Poor working conditions

Atieno’s plight is shared by others like Felix Marembo, who supplements his income by working in cafeterias and construction sites on weekends. A Bachelor of Education (English Literature) graduate from Maasai Mara University, Marembo hoped for a better life with a stable job.

 “Junior secondary school isn’t bad, but the infrastructure and working conditions are poor. I work in construction because I live in a popular slum in Mombasa. My income doesn’t allow me to afford better housing,” he says. “Despite our qualifications, we struggle to make ends meet. My house has been locked twice by the landlord, yet I’m expected to be a creative teacher facilitating competence-based learning.”
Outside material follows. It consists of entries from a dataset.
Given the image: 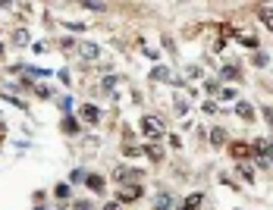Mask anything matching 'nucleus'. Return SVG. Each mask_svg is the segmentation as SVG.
<instances>
[{
	"label": "nucleus",
	"mask_w": 273,
	"mask_h": 210,
	"mask_svg": "<svg viewBox=\"0 0 273 210\" xmlns=\"http://www.w3.org/2000/svg\"><path fill=\"white\" fill-rule=\"evenodd\" d=\"M154 207H157V210H170V195H167V191H160V195H157Z\"/></svg>",
	"instance_id": "nucleus-15"
},
{
	"label": "nucleus",
	"mask_w": 273,
	"mask_h": 210,
	"mask_svg": "<svg viewBox=\"0 0 273 210\" xmlns=\"http://www.w3.org/2000/svg\"><path fill=\"white\" fill-rule=\"evenodd\" d=\"M63 132H79V122H75L72 116H66L63 120Z\"/></svg>",
	"instance_id": "nucleus-18"
},
{
	"label": "nucleus",
	"mask_w": 273,
	"mask_h": 210,
	"mask_svg": "<svg viewBox=\"0 0 273 210\" xmlns=\"http://www.w3.org/2000/svg\"><path fill=\"white\" fill-rule=\"evenodd\" d=\"M138 176V170H116V179L119 182H126V179H135Z\"/></svg>",
	"instance_id": "nucleus-17"
},
{
	"label": "nucleus",
	"mask_w": 273,
	"mask_h": 210,
	"mask_svg": "<svg viewBox=\"0 0 273 210\" xmlns=\"http://www.w3.org/2000/svg\"><path fill=\"white\" fill-rule=\"evenodd\" d=\"M223 141H226V132H223V129H214V132H210V145H214V148H220Z\"/></svg>",
	"instance_id": "nucleus-13"
},
{
	"label": "nucleus",
	"mask_w": 273,
	"mask_h": 210,
	"mask_svg": "<svg viewBox=\"0 0 273 210\" xmlns=\"http://www.w3.org/2000/svg\"><path fill=\"white\" fill-rule=\"evenodd\" d=\"M201 191H195V195H189V201H185V204H182V210H198L201 207Z\"/></svg>",
	"instance_id": "nucleus-9"
},
{
	"label": "nucleus",
	"mask_w": 273,
	"mask_h": 210,
	"mask_svg": "<svg viewBox=\"0 0 273 210\" xmlns=\"http://www.w3.org/2000/svg\"><path fill=\"white\" fill-rule=\"evenodd\" d=\"M85 185L101 195V191H104V179H101V176H85Z\"/></svg>",
	"instance_id": "nucleus-7"
},
{
	"label": "nucleus",
	"mask_w": 273,
	"mask_h": 210,
	"mask_svg": "<svg viewBox=\"0 0 273 210\" xmlns=\"http://www.w3.org/2000/svg\"><path fill=\"white\" fill-rule=\"evenodd\" d=\"M144 154H148V157H151V160H160V150H157L154 145H148V148H144Z\"/></svg>",
	"instance_id": "nucleus-20"
},
{
	"label": "nucleus",
	"mask_w": 273,
	"mask_h": 210,
	"mask_svg": "<svg viewBox=\"0 0 273 210\" xmlns=\"http://www.w3.org/2000/svg\"><path fill=\"white\" fill-rule=\"evenodd\" d=\"M154 79H157V82H170V85L176 82L173 75H170V69H164V66H157V69H154Z\"/></svg>",
	"instance_id": "nucleus-12"
},
{
	"label": "nucleus",
	"mask_w": 273,
	"mask_h": 210,
	"mask_svg": "<svg viewBox=\"0 0 273 210\" xmlns=\"http://www.w3.org/2000/svg\"><path fill=\"white\" fill-rule=\"evenodd\" d=\"M116 85H119V79H116V75H107V79H104V88H107V91H113Z\"/></svg>",
	"instance_id": "nucleus-19"
},
{
	"label": "nucleus",
	"mask_w": 273,
	"mask_h": 210,
	"mask_svg": "<svg viewBox=\"0 0 273 210\" xmlns=\"http://www.w3.org/2000/svg\"><path fill=\"white\" fill-rule=\"evenodd\" d=\"M220 97H223V100H236V91L233 88H223V91H220Z\"/></svg>",
	"instance_id": "nucleus-21"
},
{
	"label": "nucleus",
	"mask_w": 273,
	"mask_h": 210,
	"mask_svg": "<svg viewBox=\"0 0 273 210\" xmlns=\"http://www.w3.org/2000/svg\"><path fill=\"white\" fill-rule=\"evenodd\" d=\"M141 135L151 138V141L164 138V122H160L157 116H144V120H141Z\"/></svg>",
	"instance_id": "nucleus-1"
},
{
	"label": "nucleus",
	"mask_w": 273,
	"mask_h": 210,
	"mask_svg": "<svg viewBox=\"0 0 273 210\" xmlns=\"http://www.w3.org/2000/svg\"><path fill=\"white\" fill-rule=\"evenodd\" d=\"M69 179H72V182H85V170H75Z\"/></svg>",
	"instance_id": "nucleus-22"
},
{
	"label": "nucleus",
	"mask_w": 273,
	"mask_h": 210,
	"mask_svg": "<svg viewBox=\"0 0 273 210\" xmlns=\"http://www.w3.org/2000/svg\"><path fill=\"white\" fill-rule=\"evenodd\" d=\"M0 54H3V47H0Z\"/></svg>",
	"instance_id": "nucleus-25"
},
{
	"label": "nucleus",
	"mask_w": 273,
	"mask_h": 210,
	"mask_svg": "<svg viewBox=\"0 0 273 210\" xmlns=\"http://www.w3.org/2000/svg\"><path fill=\"white\" fill-rule=\"evenodd\" d=\"M236 113H239V116H242V120H254V107L248 104V100H242V104H239V107H236Z\"/></svg>",
	"instance_id": "nucleus-8"
},
{
	"label": "nucleus",
	"mask_w": 273,
	"mask_h": 210,
	"mask_svg": "<svg viewBox=\"0 0 273 210\" xmlns=\"http://www.w3.org/2000/svg\"><path fill=\"white\" fill-rule=\"evenodd\" d=\"M239 173H242L245 182H254V166L251 163H239Z\"/></svg>",
	"instance_id": "nucleus-11"
},
{
	"label": "nucleus",
	"mask_w": 273,
	"mask_h": 210,
	"mask_svg": "<svg viewBox=\"0 0 273 210\" xmlns=\"http://www.w3.org/2000/svg\"><path fill=\"white\" fill-rule=\"evenodd\" d=\"M229 154H233L236 160H245V157H251V145H245V141H236V145L229 148Z\"/></svg>",
	"instance_id": "nucleus-4"
},
{
	"label": "nucleus",
	"mask_w": 273,
	"mask_h": 210,
	"mask_svg": "<svg viewBox=\"0 0 273 210\" xmlns=\"http://www.w3.org/2000/svg\"><path fill=\"white\" fill-rule=\"evenodd\" d=\"M104 210H116V207H113V204H107V207H104Z\"/></svg>",
	"instance_id": "nucleus-24"
},
{
	"label": "nucleus",
	"mask_w": 273,
	"mask_h": 210,
	"mask_svg": "<svg viewBox=\"0 0 273 210\" xmlns=\"http://www.w3.org/2000/svg\"><path fill=\"white\" fill-rule=\"evenodd\" d=\"M75 50H79L82 60H98V57H101V47L91 44V41H79V44H75Z\"/></svg>",
	"instance_id": "nucleus-3"
},
{
	"label": "nucleus",
	"mask_w": 273,
	"mask_h": 210,
	"mask_svg": "<svg viewBox=\"0 0 273 210\" xmlns=\"http://www.w3.org/2000/svg\"><path fill=\"white\" fill-rule=\"evenodd\" d=\"M220 75H223V79H229V82H239V79H242V72H239L236 66H223V69H220Z\"/></svg>",
	"instance_id": "nucleus-10"
},
{
	"label": "nucleus",
	"mask_w": 273,
	"mask_h": 210,
	"mask_svg": "<svg viewBox=\"0 0 273 210\" xmlns=\"http://www.w3.org/2000/svg\"><path fill=\"white\" fill-rule=\"evenodd\" d=\"M239 41H242L245 47H258V38H254V35H248V31H239Z\"/></svg>",
	"instance_id": "nucleus-14"
},
{
	"label": "nucleus",
	"mask_w": 273,
	"mask_h": 210,
	"mask_svg": "<svg viewBox=\"0 0 273 210\" xmlns=\"http://www.w3.org/2000/svg\"><path fill=\"white\" fill-rule=\"evenodd\" d=\"M138 198H141V185H123L119 195H116L119 204H132V201H138Z\"/></svg>",
	"instance_id": "nucleus-2"
},
{
	"label": "nucleus",
	"mask_w": 273,
	"mask_h": 210,
	"mask_svg": "<svg viewBox=\"0 0 273 210\" xmlns=\"http://www.w3.org/2000/svg\"><path fill=\"white\" fill-rule=\"evenodd\" d=\"M258 19L267 25V29H273V3H264L261 10H258Z\"/></svg>",
	"instance_id": "nucleus-6"
},
{
	"label": "nucleus",
	"mask_w": 273,
	"mask_h": 210,
	"mask_svg": "<svg viewBox=\"0 0 273 210\" xmlns=\"http://www.w3.org/2000/svg\"><path fill=\"white\" fill-rule=\"evenodd\" d=\"M79 116H82L85 122H98L101 120V110H98V107H91V104H85L82 110H79Z\"/></svg>",
	"instance_id": "nucleus-5"
},
{
	"label": "nucleus",
	"mask_w": 273,
	"mask_h": 210,
	"mask_svg": "<svg viewBox=\"0 0 273 210\" xmlns=\"http://www.w3.org/2000/svg\"><path fill=\"white\" fill-rule=\"evenodd\" d=\"M13 41H16V44H29V31H25V29H16V35H13Z\"/></svg>",
	"instance_id": "nucleus-16"
},
{
	"label": "nucleus",
	"mask_w": 273,
	"mask_h": 210,
	"mask_svg": "<svg viewBox=\"0 0 273 210\" xmlns=\"http://www.w3.org/2000/svg\"><path fill=\"white\" fill-rule=\"evenodd\" d=\"M264 116H267V122L273 125V107H267V110H264Z\"/></svg>",
	"instance_id": "nucleus-23"
}]
</instances>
These teachers were among those who protested in Mombasa on Monday, urging the government to improve the working environment for intern teachers.

They marched along Moi Avenue in Mombasa CBD, chanting slogans and waving placards calling for the “liberation of teachers.”

The over 21,000 Junior Secondary school teachers, who are serving in more than 23,000 public schools, have already issued a strike notice to the Teachers Service Commission (TSC).

They say they will down their tools if the government does not meet their demands by Sunday. The demands include offering them permanent and pensionable employment. Recently, President William Ruto assured the country that learning will go on as his government plans to employ Junior Secondary School (JSS) interns once they serve for two years.

In a letter addressed to TSC chief executive officer Nancy Macharia, the tutors noted that they are not ready to be taken in circles.

The teachers’ interim spokesperson Boniface Omari says they are not looking back.

‘‘Following the Court Orders, we are now releasing the calendar of events that will be followed and adhered to by all Junior Secondary school teachers,’’ Omari said, cautioning parents that no learning will take place in schools.